I didn’t know it yet, but that blue pen was the last thing it gave him.

After that, it only took.

Part II

If the early weeks felt like a novelty—some quirky little advantage in Michael’s otherwise repetitive schedule—what came next was something else entirely. The shift didn’t happen all at once, but it was clear enough that, by the time we noticed, it felt as though something had already taken root and started growing in the background.

The first entry that really made me uncomfortable came on a Wednesday morning. Michael and I were both home, sitting at the kitchen table, half-dressed and nursing cold cereal. He had his phone in one hand and a spoon in the other, eyes flicking back and forth between the screen and his breakfast. He paused mid-bite, squinting at something, then turned the phone toward me.

“Does this sound… normal to you?” he asked.

The top of the list read:
“Don’t answer the door.”

That was it. No time. No context. Just a single instruction.

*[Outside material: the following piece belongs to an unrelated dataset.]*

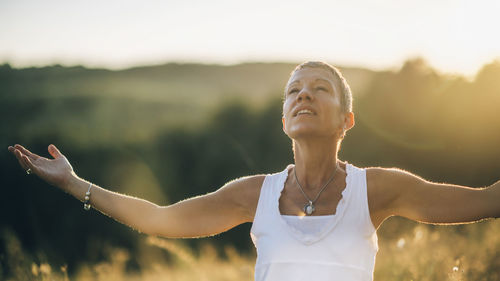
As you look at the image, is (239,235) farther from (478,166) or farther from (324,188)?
(324,188)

I frowned. “Did someone knock?”

He shook his head. “Not yet.”

We stared at each other for a few seconds, and for a while nothing happened. Then, like it had been queued up for dramatic effect, a knock came. Three slow raps, spaced too far apart to sound casual. They came from the front door—one we never really used, except for packages.

Michael stiffened. His hand hovered just above the table, spoon forgotten. I stood and stepped toward the door, but he reached out and caught my sleeve.

“Wait.”

His voice was quieter than usual. Not panicked, but not casual either.

“Seriously?”

“I just… I want to see what happens if we don’t.”

We waited. I glanced out the peephole after a few moments, but there was no one there. Just the porch and the overgrown bush that we kept saying we’d trim. No car on the curb. No footsteps fading down the walk.

I opened the door slowly, against Michael’s protest, and stepped outside.

Nothing.

By the time I came back in, Michael had refreshed his list. The next entry was already waiting:
“Ignore the smell.”

We didn’t smell anything at first. It wasn’t until that afternoon that the scent started drifting in from the vents. It was faint, something acrid and sour that reminded me of old batteries and burnt hair. I checked the kitchen trash, the fridge, even the basement in case something had died under the stairs. Everything looked clean. No source.

I tried to tell him it was probably just mildew or some gunk in the air ducts. But he was already writing down the words, copying them into a separate notebook like he was preparing for an exam. He started tracking them, every single entry the app gave him, almost obsessively.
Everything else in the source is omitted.